Every single Christian is invited, commanded, compelled to witness that Jesus is alive. In Isaiah the vision is even wider – this is about the whole world changing – a new creation for the world. It gets no bigger than this.

We are witnesses to this now, now when witness is more needed than ever. Jesus is alive. Hope is unleashed on the world. We are not left hopeless, despairing and lost. Instead there has been a miracle of God in the place of death. Our future isn’t simply the product of our past. The risen Jesus has recreated all things.

On Sheppey last night, in the storm, here today in grandeur, in Burundi, facing war, in Brussels, living with terror, in the Balkans, looking for reconciliation, at home or in hospital or prison, struggling with a myriad of fears – there is the same news.

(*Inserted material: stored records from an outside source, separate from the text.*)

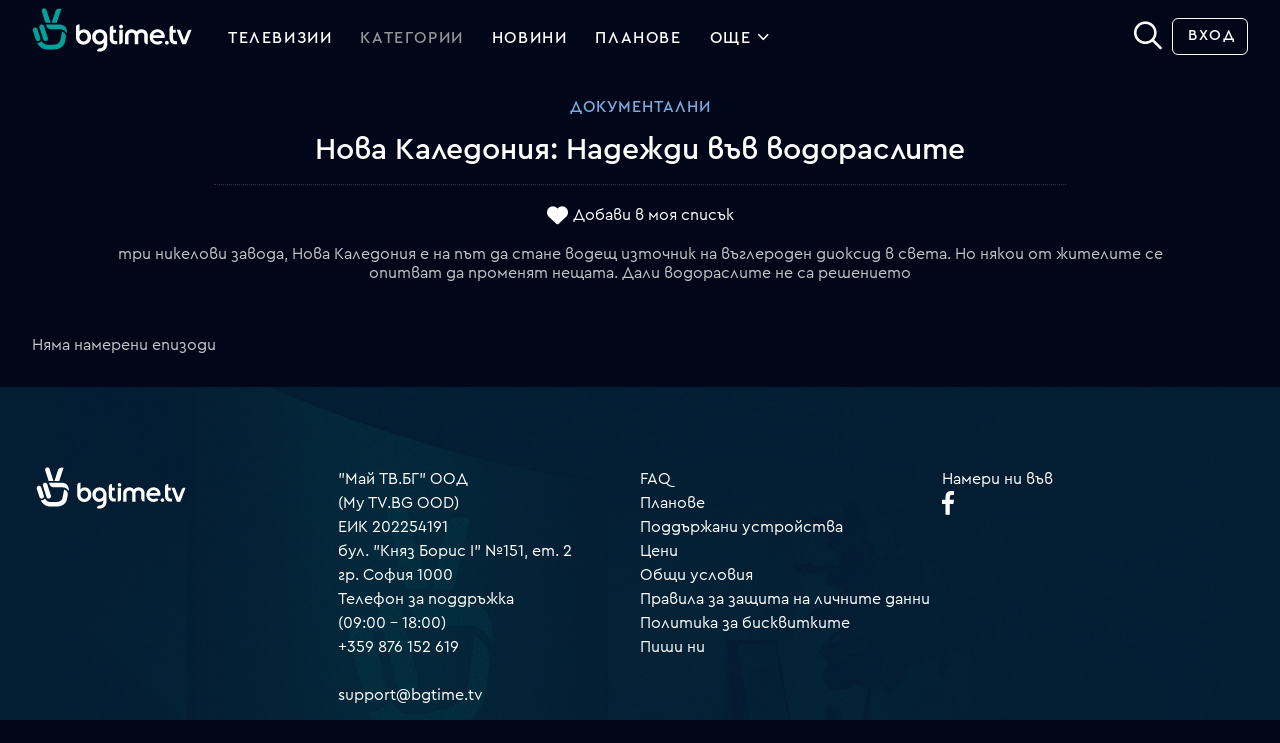

--- FILE ---
content_type: image/svg+xml
request_url: https://srv1.mytv.bg/i/ic/site_icons/1/logo_white.svg
body_size: 3898
content:
<?xml version="1.0" encoding="utf-8"?>
<!-- Generator: Adobe Illustrator 22.1.0, SVG Export Plug-In . SVG Version: 6.00 Build 0)  -->
<svg version="1.1" id="Layer_1" xmlns="http://www.w3.org/2000/svg" xmlns:xlink="http://www.w3.org/1999/xlink" viewBox="125 356 338 94">
<style type="text/css">
	.st0{fill:#FFFFFF;}
</style>
<g>
	<g>
		<g>
			<g>
				<path class="st0" d="M196.5,418.8c1.3-6.1-3.1-10.8-8-12.5c0,0-0.7,3.6-1.5,7.4c-1.1,5.6-2.5,12.2-2.5,12.2
					c-1,4.7-5.8,8.5-14.5,8.5h-12.4c-5.4,0-9.6-2.7-12.5-8c-1.1,1.7-2.8,3-4.7,3.6c-1.6,0.5-3.3,0.6-4.9,0.1
					c4.7,9.4,12.6,14.5,22.2,14.5H170c16.3,0,22.9-8.3,24.6-16.4C194.5,428.3,195.9,421.7,196.5,418.8z"/>
				<path class="st0" d="M140.6,397.9l8.1,25.2c0.7,2.1,2.7,3.6,4.9,3.6c0.5,0,1.1-0.1,1.6-0.3c2.7-0.9,4.2-3.8,3.3-6.5l-8.1-25.2
					c-0.7-2.1-2.7-3.6-4.9-3.6c-0.5,0-1.1,0.1-1.6,0.3C141.2,392.3,139.7,395.2,140.6,397.9z"/>
				<path class="st0" d="M136.6,401.4c-0.7-2.1-2.7-3.6-4.9-3.6c-0.5,0-1.1,0.1-1.6,0.3c-1.3,0.4-2.4,1.3-3,2.6
					c-0.6,1.2-0.7,2.6-0.3,3.9l6,18.6c0.7,2.1,2.7,3.6,4.9,3.6c0.5,0,1.1-0.1,1.6-0.3c1.3-0.4,2.4-1.3,3-2.6
					c0.6-1.2,0.7-2.6,0.3-3.9L136.6,401.4z"/>
			</g>
			<path class="st0" d="M153.5,387.4h10.8l-8.7-27c-0.7-2.1-2.7-3.6-4.9-3.6c-0.5,0-1.1,0.1-1.6,0.3c-2.7,0.9-4.2,3.8-3.3,6.5
				L153.5,387.4z"/>
			<path class="st0" d="M186.9,357.9c-1.3-0.4-2.5-0.6-3.7-0.6c-4,0-7.6,2.1-8.6,5.2l-8,24.9h10.8L186.9,357.9z"/>
			<path class="st0" d="M196.1,397.4c-2.1-2.9-6.1-6.3-13.8-6.3h-28c0.6,3.2,2.7,10.3,11.2,10.3h18.3c7.1,0,12,3.4,14.6,8.5
				C199.3,405,198.6,400.8,196.1,397.4z"/>
		</g>
	</g>
	<g>
		<g>
			<g>
				<path class="st0" d="M355.9,401.5c-3.9,0-7.3,1.5-9.8,4.3l-0.4,0.5l-0.4-0.5c-2.3-2.8-5.8-4.3-9.8-4.3c-8.3,0-14,5.7-14,13.9
					v18.1h7.4v-18.3c0-3.8,2.7-6.5,6.6-6.5c5.7,0,6.4,4.5,6.4,6.5v18.3h7.4v-18.3c0-3.8,2.8-6.5,6.6-6.5c5.8,0,6.4,4.5,6.4,6.5V427
					c0,5.1,4.7,6.5,7.2,6.5h0.2v-18.1C369.7,406.9,364.3,401.5,355.9,401.5z M309.4,402.3v31.2h0.2c2.5,0,7.2-1.4,7.2-6.5v-24.7
					H309.4z M396,402.6c-1.9-0.8-4-1.2-6-1.2c-6.6,0-12.5,4-15.1,10.2c-3.5,8.3,0.3,17.8,8.4,21.2c2.2,0.9,4.5,1.4,6.6,1.5h0.8
					c3.9-0.1,7.4-1.8,10.1-4.8l0.4-0.4l-0.1-0.1c-0.9-1.3-2.9-2.6-5.1-2.6c-0.7,0-1.3,0.1-1.9,0.4c-1.3,0.6-2.9,0.9-4.4,0.9
					c-1.4,0-2.8-0.3-3.9-0.8c-2.6-1.1-4.4-3.2-5.2-5.9l-0.2-0.7h24.7v-0.1C406.7,412.4,403.1,405.6,396,402.6z M381.1,414.3l0.4-0.8
					c1.7-3.6,5-5.8,8.5-5.8c1.2,0,2.3,0.2,3.5,0.7c2.4,1,4.1,2.8,4.9,5.2l0.2,0.7L381.1,414.3z M268.1,401.5
					c-9.2,0-16.1,7.1-16.1,16.4c0,9,6.7,16.3,14.9,16.3c3.4,0,6.5-1.2,8.8-3.3l0.9-0.8v2.3c0,6.5-3,9.9-8.8,9.9
					c-3.2,0-5.5,3.6-5.8,5.5v0.1l0.1,0.1c1.8,0.8,3.7,1.1,5.7,1.1h0.2c9.9-0.1,16-6.5,16-16.9v-14.3
					C284.1,408.6,277.2,401.5,268.1,401.5z M268.1,427.4c-4.8,0-8.6-4.1-8.6-9.4c0-5.4,3.8-9.6,8.6-9.6c4.7,0,8.6,4.3,8.6,9.6
					C276.7,423.2,272.8,427.4,268.1,427.4z M313.1,391.7c-2.3,0-4.1,1.8-4.1,4.1c0,2.2,1.8,4.1,4.1,4.1c2.3,0,4.1-1.8,4.1-4.1
					S315.4,391.7,313.1,391.7z M234.9,401.6c-3.6,0-6.6,1.1-8.8,3.4l-0.9,0.9v-15H225c-2.5,0-7.2,1.4-7.2,6.5V418
					c0,9.3,6.9,16.3,16,16.3s16-7,16-16.3C249.8,408.9,243.1,401.6,234.9,401.6z M233.8,427.4c-4.7,0-8.6-4.2-8.6-9.4
					c0-5.3,3.9-9.6,8.6-9.6c4.8,0,8.6,4.2,8.6,9.6C242.4,423.3,238.6,427.4,233.8,427.4z M296.4,420.5v-11.7h5.8v-6.5h-5.8v-8.4
					h-0.2c-2.5,0-7.2,1.3-7.2,6.4v20.1c0,8.2,4.4,13.1,11.9,13.1c0.2,0,3.3,0,3.8-0.1h0.2v-6.7h-2.7
					C298.3,426.8,296.4,424.7,296.4,420.5z"/>
			</g>
		</g>
		<g>
			<path class="st0" d="M461.9,402.3c-0.1,0-0.7-0.1-1.5-0.1c-2,0-5.6,0.5-6.8,3.6l-7.3,19l-8.6-22.5h-7.3l12,31.2h7.8l12-31.2
				H461.9z"/>
			<path class="st0" d="M431.6,426.8h-2.7c-3.9,0-5.8-2.1-5.8-6.3v-11.7h5.8v-6.5h-5.8v-8.4h-0.2c-2.5,0-7.2,1.3-7.2,6.4v20.1
				c0,8.2,4.4,13.1,11.9,13.1c0.2,0,3.3,0,3.8-0.1h0.2L431.6,426.8L431.6,426.8z"/>
			<path class="st0" d="M409.9,426.1c-2.3,0-4.1,1.8-4.1,4.1c0,2.3,1.8,4.1,4.1,4.1c2.3,0,4.1-1.8,4.1-4.1S412.2,426.1,409.9,426.1z
				"/>
		</g>
	</g>
</g>
</svg>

For all of us, at the empty tomb is hope. Uncontainable hope. We are its witnesses, go and tell.


  1. Elise Schlaikjer says:

    i appreciate much of what was said,and believe it, but I feel sad that there was no mention beyond Brussels of terrorists attacks. Yes, he mentioned Sheppey, Burundi, the Balkans, but not the other attacks in the middle East. I do not think it was intentional, but it does reflect our cultures focus on Europe as the center of concern while not giving equal weight to actions in the Middle East.

  2. PJCabbiness says:

    I am thankful this Easter week for the fact that my family has been blessed by having a resurrected Christ centered local parish Priest, Diocesan Bishop, Presiding Bishop and Archbishop of Canterbury. This has not always been the case. The Episcopal “road” has been a hard, painful one for the last eight years but now their is hope and light.